I received a comment from Bill responding to my recent blog post on Preservation Success in Waterford, VA. Bill saved parts of an old plantation home built in North Carolina during the 1800s, and moved them to become part of a cabin he built in Montana. I think this is just great, and wish more people would get involved in preservation recycling. In my opinion, this demonstrates the “old is the new green” adage just as much as the restoration of an old house.
If You Can’t Save the Old House, Save Parts
Unfortunately not all old houses can be saved; some have just too much damage done over the years to make it feasible. In other cases the best efforts of preservation enthusiasts aren’t enough, and an old house or building is lost. But does it have to be completely lost or can parts of it be preserved?

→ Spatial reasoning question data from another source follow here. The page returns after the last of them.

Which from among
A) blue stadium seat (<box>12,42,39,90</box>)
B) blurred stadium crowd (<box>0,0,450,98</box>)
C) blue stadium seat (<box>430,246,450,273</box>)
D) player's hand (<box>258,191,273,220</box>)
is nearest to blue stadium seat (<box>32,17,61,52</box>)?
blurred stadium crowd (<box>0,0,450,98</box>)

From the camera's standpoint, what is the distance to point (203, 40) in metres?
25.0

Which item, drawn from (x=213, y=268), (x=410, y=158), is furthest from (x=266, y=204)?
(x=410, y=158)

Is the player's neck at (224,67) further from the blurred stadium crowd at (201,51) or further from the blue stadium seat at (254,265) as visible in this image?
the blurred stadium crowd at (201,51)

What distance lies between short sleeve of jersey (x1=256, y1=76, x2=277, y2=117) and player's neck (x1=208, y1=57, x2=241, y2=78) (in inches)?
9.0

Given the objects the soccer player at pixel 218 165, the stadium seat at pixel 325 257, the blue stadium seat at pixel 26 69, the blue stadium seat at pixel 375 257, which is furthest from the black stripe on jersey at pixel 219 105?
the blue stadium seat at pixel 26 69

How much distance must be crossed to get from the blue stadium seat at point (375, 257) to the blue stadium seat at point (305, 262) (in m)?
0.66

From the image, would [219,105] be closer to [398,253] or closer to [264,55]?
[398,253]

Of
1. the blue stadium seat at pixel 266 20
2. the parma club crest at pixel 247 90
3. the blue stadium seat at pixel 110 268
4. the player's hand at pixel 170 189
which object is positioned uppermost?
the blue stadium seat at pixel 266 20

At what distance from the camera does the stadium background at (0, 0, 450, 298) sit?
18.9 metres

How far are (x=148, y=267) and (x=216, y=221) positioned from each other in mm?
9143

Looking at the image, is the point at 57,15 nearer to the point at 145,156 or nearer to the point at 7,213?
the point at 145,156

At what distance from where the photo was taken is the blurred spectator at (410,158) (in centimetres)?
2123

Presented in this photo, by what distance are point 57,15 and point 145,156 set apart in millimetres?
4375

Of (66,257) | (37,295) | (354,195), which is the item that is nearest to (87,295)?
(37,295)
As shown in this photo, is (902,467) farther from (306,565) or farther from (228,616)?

I happened upon a great story in an online NASCAR publication recently about preserving parts of an old house. Lindy Hornaday is the wife of a Truck Series driver, and when she relocated to North Carolina from the West Coast, she fell in love with an old house in Mooresville. The old house had belonged to a woman who had been a bit of a local legend, and she had been born and died in the old house–had lived her entire 97 years there. Mrs. Hornaday purchased the old house at auction, and turned it into a small store. The article reminded me of my post concerning what makes a house historic, as this old house contained all of the memories of a woman’s life. Unfortunately the old house eventually ended up being torn down, but Mrs. Hornaday was able to preserve a lot of the special parts of the home by building them into her new establishment in Mooresville.
Recycle That Old House
Rick Haver, a custom builder in Saugatuck, Michigan, uses old log home timbers in his new custom homes. This article about a home he was building in 2008 describes how he was using 180-year-old timbers from a cabin originally built in Rich Creek, Virginia. It is estimated that Andrew Jackson was the president when the cabin was built. The cabin was torn down over the years and he found the timbers in West Virginia. The old house timbers now have a new home in Michigan, and this builder exemplifies that “old is the new green.” He had already built three other homes incorporating old house timbers before beginning this house, two in Pennsylvania and one in New Hampshire. Rick Haver has been recognized by the local preservation organizations for his historical preservation work.
So hats off to Bill in Montana, Lindy Hornaday in North Carolina, Rick Haver in Michigan, and everyone else who is contributing to preservation by recycling old houses.